◆ INPUT RECORDS ◆
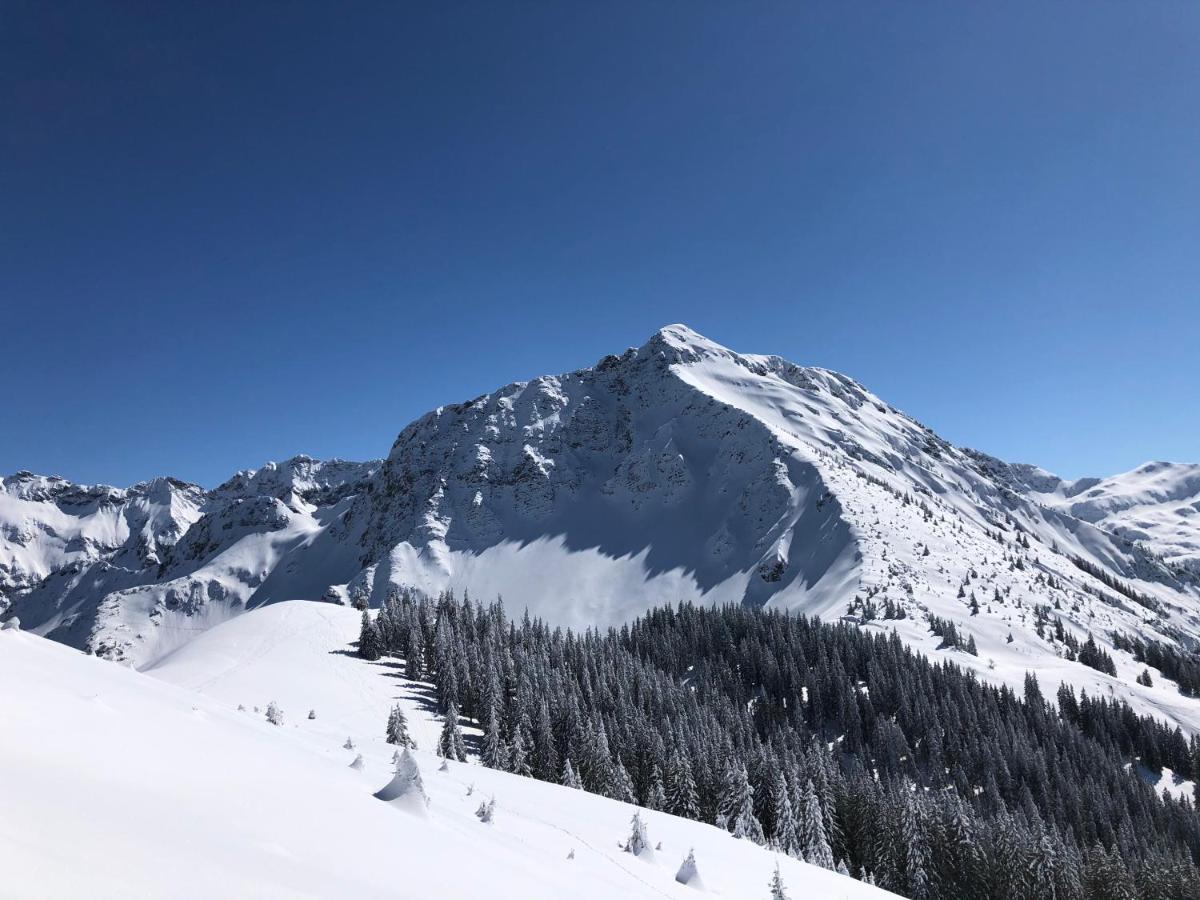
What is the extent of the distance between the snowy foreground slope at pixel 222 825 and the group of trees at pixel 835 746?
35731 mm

--

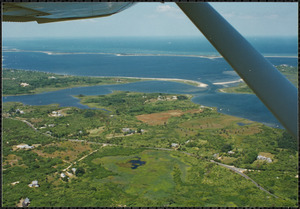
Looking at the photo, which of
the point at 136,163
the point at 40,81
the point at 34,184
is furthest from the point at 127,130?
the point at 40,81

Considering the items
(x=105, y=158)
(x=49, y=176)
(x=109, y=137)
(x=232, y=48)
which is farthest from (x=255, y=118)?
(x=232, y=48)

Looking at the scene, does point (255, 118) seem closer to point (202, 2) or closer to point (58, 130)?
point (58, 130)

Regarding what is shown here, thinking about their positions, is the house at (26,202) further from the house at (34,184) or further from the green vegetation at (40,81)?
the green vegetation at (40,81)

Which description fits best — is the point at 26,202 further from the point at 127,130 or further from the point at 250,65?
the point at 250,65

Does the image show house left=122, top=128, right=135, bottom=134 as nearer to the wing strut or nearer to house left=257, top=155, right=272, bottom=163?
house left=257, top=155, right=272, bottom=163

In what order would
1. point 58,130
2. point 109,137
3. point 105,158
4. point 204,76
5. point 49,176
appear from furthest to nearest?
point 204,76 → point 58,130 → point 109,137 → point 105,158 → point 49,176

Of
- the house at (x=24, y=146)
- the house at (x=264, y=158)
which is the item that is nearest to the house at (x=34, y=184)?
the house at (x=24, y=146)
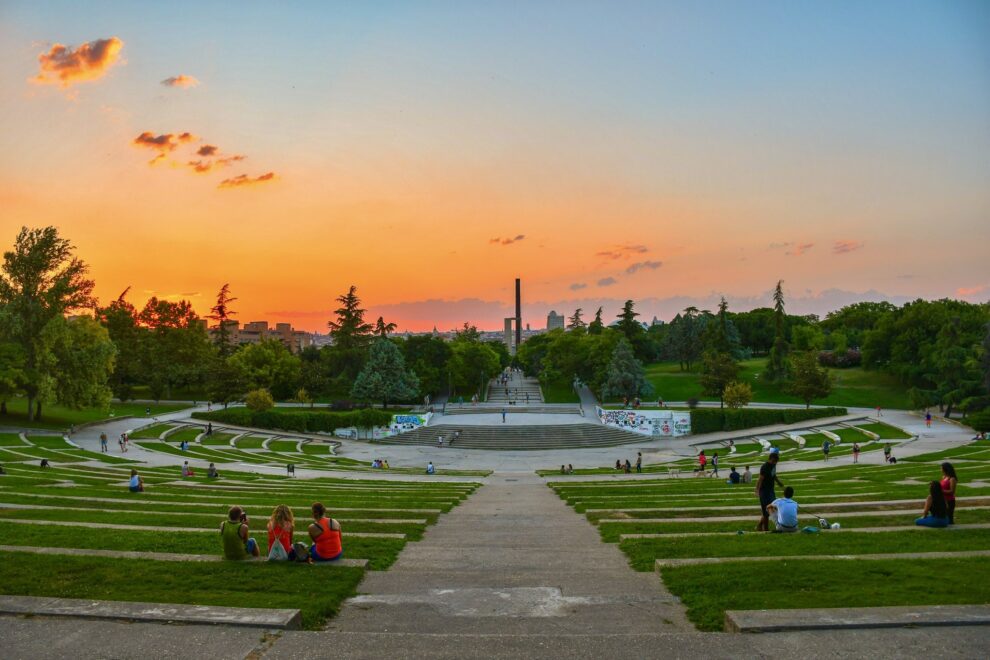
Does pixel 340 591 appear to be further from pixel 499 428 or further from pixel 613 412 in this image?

◆ YOUR INSTRUCTIONS ◆
Could you copy the listing word for word, starting with the line containing "Looking at the scene, does" and going on through the line containing "Does pixel 340"? Leave the pictures out.

◆ COMPLETED TASK ◆
Looking at the scene, does point (255, 118) seem closer to point (202, 2) or closer to point (58, 130)?
point (58, 130)

Regarding what is shown here, thinking about their positions, is the house at (26,202) further from the house at (34,184) or further from the green vegetation at (40,81)?
the green vegetation at (40,81)

Which description fits best — is the point at 26,202 further from the point at 127,130 or further from the point at 250,65?
the point at 250,65

Does the image show house left=122, top=128, right=135, bottom=134 as nearer to the wing strut or nearer to house left=257, top=155, right=272, bottom=163?
house left=257, top=155, right=272, bottom=163

In what order would
1. point 58,130
2. point 109,137
3. point 105,158
4. point 204,76
5. point 49,176
appear from furthest to nearest?
point 204,76 → point 58,130 → point 109,137 → point 105,158 → point 49,176

Of
- the house at (x=24, y=146)
- the house at (x=264, y=158)
which is the item that is nearest to the house at (x=34, y=184)?
the house at (x=24, y=146)
Does pixel 340 591 appear to be further from pixel 499 428 or further from pixel 613 412 in this image?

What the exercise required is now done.